Morta de forma trágica em 1931, aos 12 anos, a menina ganhou fama de milagreira. Filha de agricultores, Albertina estava no meio do mato à procura de um boi quando foi atacada por um empregado da família. A menina resistiu a uma tentativa de estupro e morreu degolada por um punhal.
Segundo religiosos da região, um ano depois da sua morte as pessoas iam ao local em que ela morreu para rezar. Numa dessas vezes, um colega de Albertina, que era paralítico, voltou a andar. O caso se espalhou pela região.
Do Estado do Rio Grande do Sul, foram beatificados o padre Manuel González, nascido na Espanha, e o coroinha Adílio Daronch.
Pe. Manuel trabalhou na Diocese de Santa Maria e era reconhecido como apóstolo zeloso e defensor dos pobres.
Os dois morreram no dia 21 de maio de 1924 na cidade de Três Passos (RS) numa emboscada de um grupo de fanáticos anticlericais.

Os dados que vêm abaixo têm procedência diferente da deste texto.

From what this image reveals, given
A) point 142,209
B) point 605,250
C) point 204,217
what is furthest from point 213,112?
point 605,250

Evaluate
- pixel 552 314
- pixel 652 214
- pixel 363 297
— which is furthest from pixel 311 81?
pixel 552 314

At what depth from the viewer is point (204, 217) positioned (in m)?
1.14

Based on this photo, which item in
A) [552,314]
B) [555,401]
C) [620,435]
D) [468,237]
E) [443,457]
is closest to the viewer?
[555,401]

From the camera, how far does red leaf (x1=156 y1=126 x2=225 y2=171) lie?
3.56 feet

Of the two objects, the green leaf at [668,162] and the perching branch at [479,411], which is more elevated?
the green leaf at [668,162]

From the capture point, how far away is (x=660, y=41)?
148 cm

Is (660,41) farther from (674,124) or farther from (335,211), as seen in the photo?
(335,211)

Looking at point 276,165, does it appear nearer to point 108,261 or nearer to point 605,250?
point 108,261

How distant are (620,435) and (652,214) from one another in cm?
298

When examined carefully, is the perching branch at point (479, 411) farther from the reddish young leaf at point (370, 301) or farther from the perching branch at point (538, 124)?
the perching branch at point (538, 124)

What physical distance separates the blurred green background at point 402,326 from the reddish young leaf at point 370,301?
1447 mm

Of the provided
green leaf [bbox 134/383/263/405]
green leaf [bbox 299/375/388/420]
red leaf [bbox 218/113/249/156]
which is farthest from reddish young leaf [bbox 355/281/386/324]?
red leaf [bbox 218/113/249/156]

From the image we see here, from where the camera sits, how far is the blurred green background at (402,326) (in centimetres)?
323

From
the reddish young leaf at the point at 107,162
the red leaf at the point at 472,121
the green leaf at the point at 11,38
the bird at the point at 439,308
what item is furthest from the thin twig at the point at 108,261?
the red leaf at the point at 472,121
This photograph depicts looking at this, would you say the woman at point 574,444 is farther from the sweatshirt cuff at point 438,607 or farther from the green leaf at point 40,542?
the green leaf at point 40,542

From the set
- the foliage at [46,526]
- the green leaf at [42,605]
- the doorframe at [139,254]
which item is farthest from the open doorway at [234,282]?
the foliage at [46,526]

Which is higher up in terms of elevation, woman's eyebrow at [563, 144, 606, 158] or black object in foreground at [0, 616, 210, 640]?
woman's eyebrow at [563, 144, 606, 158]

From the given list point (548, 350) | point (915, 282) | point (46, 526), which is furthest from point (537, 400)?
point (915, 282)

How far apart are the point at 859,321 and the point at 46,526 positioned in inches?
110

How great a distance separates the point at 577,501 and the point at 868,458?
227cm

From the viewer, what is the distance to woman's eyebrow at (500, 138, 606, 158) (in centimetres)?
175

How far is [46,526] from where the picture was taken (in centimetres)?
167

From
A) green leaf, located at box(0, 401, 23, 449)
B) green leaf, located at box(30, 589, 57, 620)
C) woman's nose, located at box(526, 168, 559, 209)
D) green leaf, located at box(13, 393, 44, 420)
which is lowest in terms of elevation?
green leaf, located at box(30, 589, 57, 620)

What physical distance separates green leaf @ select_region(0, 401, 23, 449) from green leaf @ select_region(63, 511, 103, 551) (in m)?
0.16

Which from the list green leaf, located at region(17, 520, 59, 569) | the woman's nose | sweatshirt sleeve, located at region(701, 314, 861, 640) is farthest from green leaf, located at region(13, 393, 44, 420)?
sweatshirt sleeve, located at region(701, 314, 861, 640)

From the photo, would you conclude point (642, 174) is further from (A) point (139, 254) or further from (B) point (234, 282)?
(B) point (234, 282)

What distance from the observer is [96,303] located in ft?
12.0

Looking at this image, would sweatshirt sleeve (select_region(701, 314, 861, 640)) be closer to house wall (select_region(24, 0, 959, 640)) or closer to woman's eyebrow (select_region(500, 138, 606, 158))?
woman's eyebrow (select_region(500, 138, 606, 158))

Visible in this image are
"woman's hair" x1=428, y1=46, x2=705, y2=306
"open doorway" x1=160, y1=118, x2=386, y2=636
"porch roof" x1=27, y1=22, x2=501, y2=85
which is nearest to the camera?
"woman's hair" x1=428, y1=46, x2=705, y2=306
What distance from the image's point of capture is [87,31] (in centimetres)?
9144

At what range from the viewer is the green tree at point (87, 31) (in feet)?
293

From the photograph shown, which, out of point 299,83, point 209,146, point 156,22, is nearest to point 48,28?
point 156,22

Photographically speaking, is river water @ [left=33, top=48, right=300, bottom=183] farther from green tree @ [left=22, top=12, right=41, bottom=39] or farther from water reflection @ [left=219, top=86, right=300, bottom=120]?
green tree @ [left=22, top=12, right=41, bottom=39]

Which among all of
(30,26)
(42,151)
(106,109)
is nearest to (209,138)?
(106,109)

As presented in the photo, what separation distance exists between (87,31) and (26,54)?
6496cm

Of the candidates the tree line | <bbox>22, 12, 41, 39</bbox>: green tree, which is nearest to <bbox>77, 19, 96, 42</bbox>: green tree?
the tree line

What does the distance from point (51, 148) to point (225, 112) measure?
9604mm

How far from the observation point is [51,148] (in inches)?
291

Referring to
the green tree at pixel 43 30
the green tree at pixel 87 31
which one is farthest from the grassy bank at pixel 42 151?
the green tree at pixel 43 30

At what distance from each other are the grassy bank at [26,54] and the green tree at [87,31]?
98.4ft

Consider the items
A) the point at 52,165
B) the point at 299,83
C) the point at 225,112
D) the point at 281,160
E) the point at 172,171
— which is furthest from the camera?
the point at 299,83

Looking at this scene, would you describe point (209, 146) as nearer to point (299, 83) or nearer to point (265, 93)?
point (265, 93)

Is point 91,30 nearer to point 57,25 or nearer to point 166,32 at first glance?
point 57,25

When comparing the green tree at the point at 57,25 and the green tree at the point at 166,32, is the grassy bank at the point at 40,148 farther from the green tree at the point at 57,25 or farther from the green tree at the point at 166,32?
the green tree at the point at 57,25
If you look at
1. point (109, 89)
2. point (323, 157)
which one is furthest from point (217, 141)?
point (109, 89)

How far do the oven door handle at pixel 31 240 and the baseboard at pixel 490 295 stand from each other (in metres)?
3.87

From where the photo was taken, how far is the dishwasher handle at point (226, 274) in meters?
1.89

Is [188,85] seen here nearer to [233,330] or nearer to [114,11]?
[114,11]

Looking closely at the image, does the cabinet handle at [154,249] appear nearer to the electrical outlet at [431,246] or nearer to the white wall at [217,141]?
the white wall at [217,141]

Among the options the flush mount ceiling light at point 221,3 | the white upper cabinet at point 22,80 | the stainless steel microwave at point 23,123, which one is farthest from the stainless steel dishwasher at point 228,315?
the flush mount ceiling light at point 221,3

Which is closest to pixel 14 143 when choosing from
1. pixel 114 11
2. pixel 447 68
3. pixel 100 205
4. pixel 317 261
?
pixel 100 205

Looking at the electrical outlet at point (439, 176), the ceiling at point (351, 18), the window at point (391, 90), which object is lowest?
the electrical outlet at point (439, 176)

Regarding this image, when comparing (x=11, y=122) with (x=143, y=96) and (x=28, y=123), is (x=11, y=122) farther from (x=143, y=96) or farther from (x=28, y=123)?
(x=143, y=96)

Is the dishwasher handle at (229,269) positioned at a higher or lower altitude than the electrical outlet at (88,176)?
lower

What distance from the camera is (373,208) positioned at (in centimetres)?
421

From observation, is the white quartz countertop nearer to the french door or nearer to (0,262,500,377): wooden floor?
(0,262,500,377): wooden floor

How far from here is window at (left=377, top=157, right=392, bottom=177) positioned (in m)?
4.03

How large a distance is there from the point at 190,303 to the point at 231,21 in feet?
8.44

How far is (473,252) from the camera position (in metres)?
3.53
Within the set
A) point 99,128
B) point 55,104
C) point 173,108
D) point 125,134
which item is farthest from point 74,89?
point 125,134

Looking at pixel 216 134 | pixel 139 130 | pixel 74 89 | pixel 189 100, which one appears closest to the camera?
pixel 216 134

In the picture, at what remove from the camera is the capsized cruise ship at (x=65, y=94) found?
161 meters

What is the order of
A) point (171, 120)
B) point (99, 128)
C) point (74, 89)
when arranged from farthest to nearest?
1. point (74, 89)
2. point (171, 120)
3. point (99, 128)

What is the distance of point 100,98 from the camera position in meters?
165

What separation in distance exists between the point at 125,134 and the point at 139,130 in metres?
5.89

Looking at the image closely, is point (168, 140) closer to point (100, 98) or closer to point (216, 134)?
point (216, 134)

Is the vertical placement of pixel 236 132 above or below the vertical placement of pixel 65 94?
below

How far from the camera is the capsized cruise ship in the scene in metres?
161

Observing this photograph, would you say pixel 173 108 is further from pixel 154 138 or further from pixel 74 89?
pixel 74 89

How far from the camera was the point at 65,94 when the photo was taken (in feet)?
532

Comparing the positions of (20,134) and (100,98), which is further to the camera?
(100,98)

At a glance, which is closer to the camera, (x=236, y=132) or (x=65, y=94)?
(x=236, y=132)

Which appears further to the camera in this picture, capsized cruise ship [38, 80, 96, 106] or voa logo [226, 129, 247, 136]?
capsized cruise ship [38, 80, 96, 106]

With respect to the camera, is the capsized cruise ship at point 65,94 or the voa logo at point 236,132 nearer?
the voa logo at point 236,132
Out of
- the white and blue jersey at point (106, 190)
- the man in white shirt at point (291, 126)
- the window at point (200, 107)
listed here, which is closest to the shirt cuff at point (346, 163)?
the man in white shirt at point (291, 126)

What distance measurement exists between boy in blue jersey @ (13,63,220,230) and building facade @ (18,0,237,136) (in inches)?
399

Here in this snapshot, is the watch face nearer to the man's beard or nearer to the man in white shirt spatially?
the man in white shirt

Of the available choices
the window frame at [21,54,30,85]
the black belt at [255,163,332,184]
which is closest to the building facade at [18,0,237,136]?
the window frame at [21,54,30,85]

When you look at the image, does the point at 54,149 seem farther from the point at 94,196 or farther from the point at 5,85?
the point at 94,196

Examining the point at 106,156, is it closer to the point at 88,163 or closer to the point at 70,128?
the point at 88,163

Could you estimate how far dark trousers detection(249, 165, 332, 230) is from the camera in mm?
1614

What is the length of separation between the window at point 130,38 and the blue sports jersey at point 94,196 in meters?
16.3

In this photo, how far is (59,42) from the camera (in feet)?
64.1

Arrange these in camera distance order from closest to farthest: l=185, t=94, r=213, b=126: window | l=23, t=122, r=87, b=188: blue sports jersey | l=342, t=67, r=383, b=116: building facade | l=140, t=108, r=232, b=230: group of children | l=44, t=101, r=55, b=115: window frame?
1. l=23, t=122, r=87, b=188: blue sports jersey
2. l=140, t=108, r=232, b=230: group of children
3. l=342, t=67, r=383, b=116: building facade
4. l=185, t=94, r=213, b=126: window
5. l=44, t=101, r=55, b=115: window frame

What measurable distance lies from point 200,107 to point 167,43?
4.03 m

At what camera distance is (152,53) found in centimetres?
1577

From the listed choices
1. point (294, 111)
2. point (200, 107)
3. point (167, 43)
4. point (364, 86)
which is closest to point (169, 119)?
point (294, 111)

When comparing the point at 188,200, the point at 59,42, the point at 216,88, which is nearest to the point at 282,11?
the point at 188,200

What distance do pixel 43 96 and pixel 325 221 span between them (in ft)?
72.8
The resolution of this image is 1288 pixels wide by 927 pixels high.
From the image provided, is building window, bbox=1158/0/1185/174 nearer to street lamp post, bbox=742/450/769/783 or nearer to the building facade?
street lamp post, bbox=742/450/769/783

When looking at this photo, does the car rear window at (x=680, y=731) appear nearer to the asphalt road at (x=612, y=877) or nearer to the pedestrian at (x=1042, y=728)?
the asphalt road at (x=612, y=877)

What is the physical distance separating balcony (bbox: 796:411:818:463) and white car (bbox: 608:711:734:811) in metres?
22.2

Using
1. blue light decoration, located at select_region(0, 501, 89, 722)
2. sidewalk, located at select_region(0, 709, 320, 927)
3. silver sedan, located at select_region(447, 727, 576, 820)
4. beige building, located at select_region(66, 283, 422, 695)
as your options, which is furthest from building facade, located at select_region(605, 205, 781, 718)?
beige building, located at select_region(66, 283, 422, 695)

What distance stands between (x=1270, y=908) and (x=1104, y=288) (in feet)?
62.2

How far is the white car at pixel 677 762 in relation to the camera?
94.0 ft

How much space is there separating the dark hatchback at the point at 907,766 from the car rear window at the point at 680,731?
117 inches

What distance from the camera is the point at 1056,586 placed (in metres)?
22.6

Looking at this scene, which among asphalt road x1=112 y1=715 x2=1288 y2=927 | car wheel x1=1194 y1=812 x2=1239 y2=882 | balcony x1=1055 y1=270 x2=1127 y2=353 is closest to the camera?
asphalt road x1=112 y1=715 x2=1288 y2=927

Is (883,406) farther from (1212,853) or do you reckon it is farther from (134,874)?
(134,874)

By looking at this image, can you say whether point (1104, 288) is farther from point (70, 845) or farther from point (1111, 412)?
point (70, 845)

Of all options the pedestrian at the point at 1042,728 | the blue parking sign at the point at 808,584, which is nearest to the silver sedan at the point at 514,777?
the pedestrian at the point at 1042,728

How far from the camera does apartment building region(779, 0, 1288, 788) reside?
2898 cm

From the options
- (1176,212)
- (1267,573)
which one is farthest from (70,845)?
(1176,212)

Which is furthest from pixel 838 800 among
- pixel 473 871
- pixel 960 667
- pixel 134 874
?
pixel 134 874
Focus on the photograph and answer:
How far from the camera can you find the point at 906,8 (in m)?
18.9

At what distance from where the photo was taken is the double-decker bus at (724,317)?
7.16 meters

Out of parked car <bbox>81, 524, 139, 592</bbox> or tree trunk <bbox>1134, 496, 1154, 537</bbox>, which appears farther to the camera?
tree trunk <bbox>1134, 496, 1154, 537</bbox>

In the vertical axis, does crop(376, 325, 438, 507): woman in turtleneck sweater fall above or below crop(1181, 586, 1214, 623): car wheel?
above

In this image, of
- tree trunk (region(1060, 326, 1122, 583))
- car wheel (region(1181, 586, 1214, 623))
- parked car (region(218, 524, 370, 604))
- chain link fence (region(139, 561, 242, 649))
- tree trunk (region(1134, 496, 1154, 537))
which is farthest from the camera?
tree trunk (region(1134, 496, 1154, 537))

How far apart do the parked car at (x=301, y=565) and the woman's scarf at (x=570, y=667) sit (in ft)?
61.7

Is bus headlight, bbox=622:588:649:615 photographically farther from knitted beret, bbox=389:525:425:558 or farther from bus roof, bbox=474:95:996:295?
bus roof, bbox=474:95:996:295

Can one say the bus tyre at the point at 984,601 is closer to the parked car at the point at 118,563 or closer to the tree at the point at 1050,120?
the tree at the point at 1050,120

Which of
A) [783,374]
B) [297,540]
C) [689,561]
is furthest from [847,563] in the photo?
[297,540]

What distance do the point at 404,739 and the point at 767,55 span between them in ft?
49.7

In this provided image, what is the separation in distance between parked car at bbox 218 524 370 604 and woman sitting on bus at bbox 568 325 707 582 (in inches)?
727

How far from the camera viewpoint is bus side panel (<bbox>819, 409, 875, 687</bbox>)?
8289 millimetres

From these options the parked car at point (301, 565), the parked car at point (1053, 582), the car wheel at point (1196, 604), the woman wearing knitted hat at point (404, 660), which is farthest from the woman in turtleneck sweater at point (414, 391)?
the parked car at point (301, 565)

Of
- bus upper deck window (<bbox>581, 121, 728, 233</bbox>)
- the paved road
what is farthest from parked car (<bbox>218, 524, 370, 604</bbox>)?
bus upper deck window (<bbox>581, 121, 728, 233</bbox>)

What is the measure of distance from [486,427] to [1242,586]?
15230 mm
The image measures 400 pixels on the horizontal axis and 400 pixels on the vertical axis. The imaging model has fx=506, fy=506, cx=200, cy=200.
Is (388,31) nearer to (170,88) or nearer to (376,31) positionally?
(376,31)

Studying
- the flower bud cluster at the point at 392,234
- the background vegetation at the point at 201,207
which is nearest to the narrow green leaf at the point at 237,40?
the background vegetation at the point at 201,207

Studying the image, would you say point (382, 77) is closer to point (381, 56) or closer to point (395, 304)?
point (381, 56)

De acordo com relatos, depois de rezar uma missa, bandidos atacaram os viajantes.. Eles foram amarrados a uma árvore, torturados e mortos a tiros. A árvore em que foram amarrados virou relíquia no santuário, onde os dois estão enterrados.
Milhares de peregrinos visitam, todos os anos, a cidade de Nonoai, onde foi construído um santuário. Para os fiéis, a água da fonte ao lado da igreja, também ganha poderes milagrosos.
Em dezembro, a freira Lindalva de Oliveira, também receberá o título de beata.